Although current treatment recommendations from the Centers for Disease Control and Prevention (CDC) are considered adequate,22 careful follow-up with serial serologic tests, clinical assessment and CSF examination (in the case of neurosyphilis) is necessary. There are reports of HIV–infected patients who have persistent or recurrent syphilis despite appropriate antisyphilitic therapy.21,23 In addition, the serologic response to therapy is often less predictable in HIV–positive patients than in HIV–negative patients, particularly those with primary or secondary syphilis. This altered serologic response, however, does not necessarily indicate a poorer clinical response.
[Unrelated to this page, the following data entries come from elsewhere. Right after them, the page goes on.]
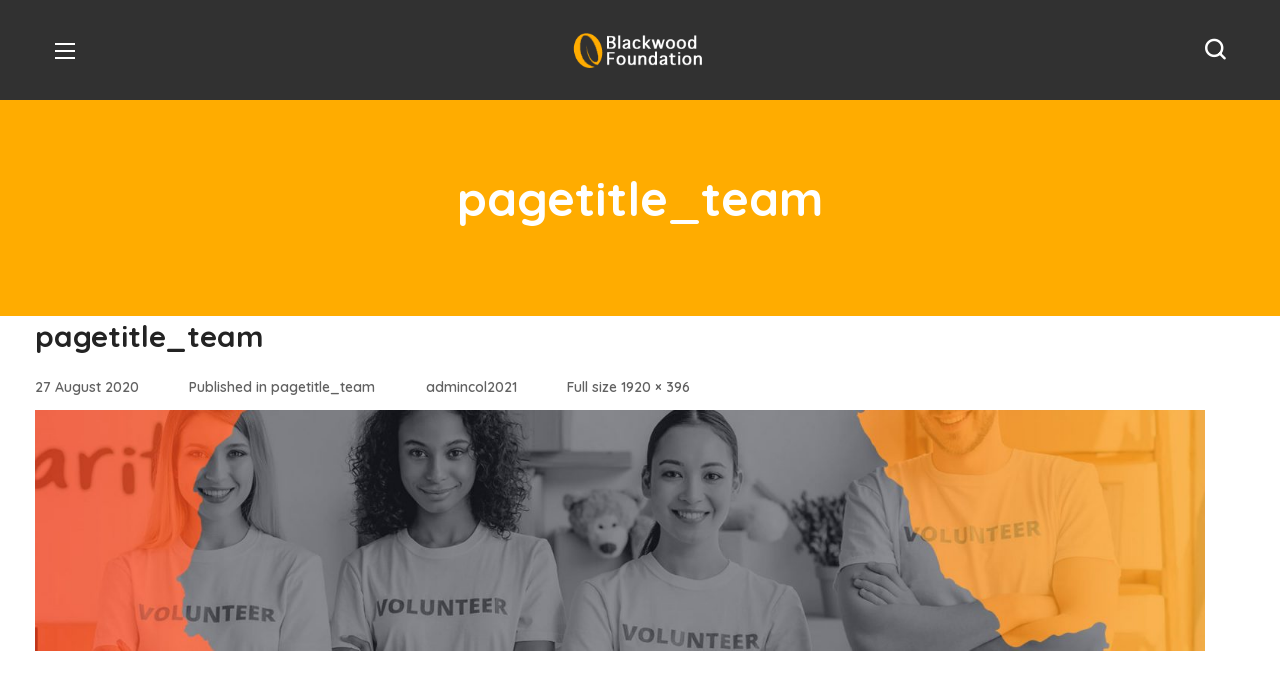

--- FILE ---
content_type: text/css
request_url: https://blackwood.org.au/wp-content/uploads/elementor/css/post-1423.css?ver=1714688083
body_size: 314
content:
.elementor-1423 .elementor-element.elementor-element-87420d8 > .elementor-container{min-height:100px;}.elementor-1423 .elementor-element.elementor-element-87420d8:not(.elementor-motion-effects-element-type-background), .elementor-1423 .elementor-element.elementor-element-87420d8 > .elementor-motion-effects-container > .elementor-motion-effects-layer{background-color:#FFFFFF;}.elementor-1423 .elementor-element.elementor-element-87420d8{box-shadow:11px 10px 38px 0px rgba(0, 0, 0, 0.1);transition:background 0.3s, border 0.3s, border-radius 0.3s, box-shadow 0.3s;}.elementor-1423 .elementor-element.elementor-element-87420d8 > .elementor-background-overlay{transition:background 0.3s, border-radius 0.3s, opacity 0.3s;}.elementor-bc-flex-widget .elementor-1423 .elementor-element.elementor-element-31e4453.elementor-column .elementor-widget-wrap{align-items:center;}.elementor-1423 .elementor-element.elementor-element-31e4453.elementor-column.elementor-element[data-element_type="column"] > .elementor-widget-wrap.elementor-element-populated{align-content:center;align-items:center;}.elementor-1423 .elementor-element.elementor-element-31d60ee .wgl-logotype-container{text-align:left;}.elementor-1423 .elementor-element.elementor-element-31d60ee > .elementor-widget-container{margin:0px 0px 0px 20px;}.elementor-1423 .elementor-element.elementor-element-4ee26bf > .elementor-element-populated{padding:0px 0px 0px 0px;}.elementor-1423 .elementor-element.elementor-element-f8a6a80{display:inline-flex;width:auto;flex-grow:1;justify-content:center;}.elementor-1423 .elementor-element.elementor-element-f8a6a80 .primary-nav{height:99px;}.elementor-1423 .elementor-element.elementor-element-f8a6a80 .primary-nav > ul > li > a{color:#232323;}.elementor-1423 .elementor-element.elementor-element-f8a6a80 .primary-nav > ul > li:hover > a{color:#ffac00;}.elementor-1423 .elementor-element.elementor-element-f8a6a80 .primary-nav > ul > li:hover > a > .menu-item__plus{color:#ffac00;}.elementor-1423 .elementor-element.elementor-element-f8a6a80 .primary-nav > ul > li[class*="current"]:not(:hover) > a{color:#ffac00;}.elementor-1423 .elementor-element.elementor-element-f8a6a80 .primary-nav > ul > li[class*="current"]:not(:hover) > a > .menu-item__plus{color:#ffac00;}.elementor-1423 .elementor-element.elementor-element-f8a6a80 .primary-nav ul li ul{color:#232323;}.elementor-1423 .elementor-element.elementor-element-f8a6a80 .primary-nav ul li ul li:hover > a{color:#FFAC00;}.elementor-1423 .elementor-element.elementor-element-f8a6a80 .primary-nav ul li ul li:hover > a > .menu-item__plus{color:#FFAC00;}.elementor-1423 .elementor-element.elementor-element-f8a6a80 .primary-nav ul li ul li[class*="current"]:not(:hover) > a{color:#FFAC00;}.elementor-1423 .elementor-element.elementor-element-f8a6a80 .primary-nav ul li ul li[class*="current"]:not(:hover) > a > .menu-item__plus{color:#FFAC00;}.elementor-bc-flex-widget .elementor-1423 .elementor-element.elementor-element-b181499.elementor-column .elementor-widget-wrap{align-items:center;}.elementor-1423 .elementor-element.elementor-element-b181499.elementor-column.elementor-element[data-element_type="column"] > .elementor-widget-wrap.elementor-element-populated{align-content:center;align-items:center;}.elementor-1423 .elementor-element.elementor-element-b181499.elementor-column > .elementor-widget-wrap{justify-content:flex-end;}.elementor-1423 .elementor-element.elementor-element-a2d35d0 .wgl-search{justify-content:center;}.elementor-1423 .elementor-element.elementor-element-a2d35d0 > .elementor-widget-container{margin:0px 30px 0px 0px;}@media(min-width:768px){.elementor-1423 .elementor-element.elementor-element-31e4453{width:24.5%;}.elementor-1423 .elementor-element.elementor-element-4ee26bf{width:51%;}.elementor-1423 .elementor-element.elementor-element-b181499{width:24.5%;}}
A continuing dilemma in the management of syphilis in an HIV–positive patient is when to perform a lumbar puncture. Lumbar puncture, of course, should be performed in all patients with neurologic symptoms. Current CDC recommendations are that patients with late latent syphilis or syphilis of unknown duration should undergo a diagnostic lumbar puncture. When CSF findings are consistent with syphilis, intravenous antibiotic therapy for neurosyphilis should be administered.
Syphilis and Pregnancy
A VDRL or RPR test should be obtained at least once in all pregnant patients. In areas of high prevalence, repeat screening should be performed in the third trimester and also at the time of delivery. Pregnant patients with positive screening tests should be evaluated to determine the stage of disease and treated accordingly.
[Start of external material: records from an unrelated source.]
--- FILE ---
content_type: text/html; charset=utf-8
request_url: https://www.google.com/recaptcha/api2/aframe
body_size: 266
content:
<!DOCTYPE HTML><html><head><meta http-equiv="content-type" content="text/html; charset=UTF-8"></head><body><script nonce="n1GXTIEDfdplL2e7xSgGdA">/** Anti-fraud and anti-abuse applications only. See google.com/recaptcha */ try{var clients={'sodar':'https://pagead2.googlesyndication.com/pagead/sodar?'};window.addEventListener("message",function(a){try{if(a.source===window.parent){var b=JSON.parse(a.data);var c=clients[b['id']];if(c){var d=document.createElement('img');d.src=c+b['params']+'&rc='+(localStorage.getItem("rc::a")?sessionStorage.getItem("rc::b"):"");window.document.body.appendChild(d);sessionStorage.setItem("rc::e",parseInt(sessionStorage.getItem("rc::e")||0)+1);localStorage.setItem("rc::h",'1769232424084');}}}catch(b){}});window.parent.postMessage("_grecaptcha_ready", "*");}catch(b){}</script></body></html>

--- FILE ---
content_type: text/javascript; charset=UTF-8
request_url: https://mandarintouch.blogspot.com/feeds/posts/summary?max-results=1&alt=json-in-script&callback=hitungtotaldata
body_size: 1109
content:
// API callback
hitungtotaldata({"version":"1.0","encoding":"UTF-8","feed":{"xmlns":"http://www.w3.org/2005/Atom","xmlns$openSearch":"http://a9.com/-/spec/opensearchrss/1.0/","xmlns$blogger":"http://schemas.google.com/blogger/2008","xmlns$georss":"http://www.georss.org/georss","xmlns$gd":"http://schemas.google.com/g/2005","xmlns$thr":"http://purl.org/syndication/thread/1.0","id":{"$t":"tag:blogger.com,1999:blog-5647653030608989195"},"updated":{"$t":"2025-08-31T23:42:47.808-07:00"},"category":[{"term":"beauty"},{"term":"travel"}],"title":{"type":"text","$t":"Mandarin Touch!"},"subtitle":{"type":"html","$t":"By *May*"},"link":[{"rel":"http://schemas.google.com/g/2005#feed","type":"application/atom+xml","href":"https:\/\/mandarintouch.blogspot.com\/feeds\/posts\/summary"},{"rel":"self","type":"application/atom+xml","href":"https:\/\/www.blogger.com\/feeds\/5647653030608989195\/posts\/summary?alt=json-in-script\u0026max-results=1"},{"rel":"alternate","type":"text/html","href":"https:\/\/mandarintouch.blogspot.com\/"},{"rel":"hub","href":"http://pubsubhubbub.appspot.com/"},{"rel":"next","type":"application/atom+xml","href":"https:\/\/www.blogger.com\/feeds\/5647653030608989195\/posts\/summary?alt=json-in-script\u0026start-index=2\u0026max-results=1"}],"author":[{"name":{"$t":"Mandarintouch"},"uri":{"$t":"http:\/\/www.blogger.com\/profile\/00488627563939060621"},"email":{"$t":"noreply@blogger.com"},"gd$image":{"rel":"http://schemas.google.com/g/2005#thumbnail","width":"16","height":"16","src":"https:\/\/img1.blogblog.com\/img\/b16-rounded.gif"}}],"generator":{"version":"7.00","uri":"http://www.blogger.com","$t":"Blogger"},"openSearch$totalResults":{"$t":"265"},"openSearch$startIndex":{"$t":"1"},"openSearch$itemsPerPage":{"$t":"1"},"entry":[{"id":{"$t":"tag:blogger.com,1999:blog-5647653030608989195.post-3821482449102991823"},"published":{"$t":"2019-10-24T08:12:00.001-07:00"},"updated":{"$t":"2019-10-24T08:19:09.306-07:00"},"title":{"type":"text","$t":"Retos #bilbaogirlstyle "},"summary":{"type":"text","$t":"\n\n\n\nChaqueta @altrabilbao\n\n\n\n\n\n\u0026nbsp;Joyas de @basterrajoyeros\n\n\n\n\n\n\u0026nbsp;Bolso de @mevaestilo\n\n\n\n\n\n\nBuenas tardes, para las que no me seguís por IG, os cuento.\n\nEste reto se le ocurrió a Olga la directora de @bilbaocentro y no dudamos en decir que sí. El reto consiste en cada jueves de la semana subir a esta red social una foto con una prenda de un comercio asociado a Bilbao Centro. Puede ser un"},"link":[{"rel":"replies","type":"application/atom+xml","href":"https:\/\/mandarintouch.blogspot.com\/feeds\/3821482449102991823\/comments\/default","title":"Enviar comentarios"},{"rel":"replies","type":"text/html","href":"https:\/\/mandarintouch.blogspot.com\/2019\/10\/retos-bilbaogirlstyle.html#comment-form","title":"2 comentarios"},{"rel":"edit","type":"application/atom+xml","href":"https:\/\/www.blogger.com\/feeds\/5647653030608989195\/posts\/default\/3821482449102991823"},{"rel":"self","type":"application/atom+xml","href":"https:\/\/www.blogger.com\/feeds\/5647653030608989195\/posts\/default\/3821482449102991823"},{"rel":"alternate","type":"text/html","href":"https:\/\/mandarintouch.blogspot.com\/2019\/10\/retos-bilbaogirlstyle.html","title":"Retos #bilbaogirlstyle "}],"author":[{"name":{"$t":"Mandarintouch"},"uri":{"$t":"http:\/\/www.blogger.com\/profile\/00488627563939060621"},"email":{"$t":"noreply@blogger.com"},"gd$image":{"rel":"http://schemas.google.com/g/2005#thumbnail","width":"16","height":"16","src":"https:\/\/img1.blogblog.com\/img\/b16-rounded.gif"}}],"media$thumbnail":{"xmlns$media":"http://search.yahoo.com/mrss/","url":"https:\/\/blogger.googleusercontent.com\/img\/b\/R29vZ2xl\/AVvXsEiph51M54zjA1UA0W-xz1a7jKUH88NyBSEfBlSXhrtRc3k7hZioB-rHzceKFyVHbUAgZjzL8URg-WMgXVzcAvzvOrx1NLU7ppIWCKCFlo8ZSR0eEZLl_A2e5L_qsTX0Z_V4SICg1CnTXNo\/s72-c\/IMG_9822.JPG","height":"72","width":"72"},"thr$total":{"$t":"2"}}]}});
Penicillin is the only acceptable treatment regimen in the pregnant patient: it treats the infected fetus as well as the mother. The Jarisch-Herxheimer reaction, although not more common in pregnancy, can cause premature uterine contractions and fetal distress.24 Because the consequences of congenital syphilis, both early (stillbirth, prematurity, anemia, thrombocytopenia)25 and late (deafness, mental retardation, seizures, bony deformities),26 are severe, these prenatal risks should not alter the decision to treat the patient, but careful observation is necessary.
Public Health Concerns
All identified sexual contacts of patients with infectious syphilis should be thoroughly evaluated.5,6,17 Even if no sign or serologic evidence of active disease is found, contacts of patients with primary, secondary or early-latent disease should receive prompt treatment for primary syphilis, without waiting for clinical manifestations or positive serologic test results. Patients who have had syphilis of unknown duration and who have high (greater than 1:32) nontreponemal serologic test titers are considered to be infected with early syphilis. Serologic testing should be performed in contacts of patients with late latent or tertiary syphilis, but these persons do not require treatment if the tests are non-reactive. In patients with primary syphilis, contacts should be traced back three months before the first signs or symptoms of syphilis. In patients with secondary syphilis, contacts should be traced back six months, and in patients with early latent syphilis, contacts should be traced back one year.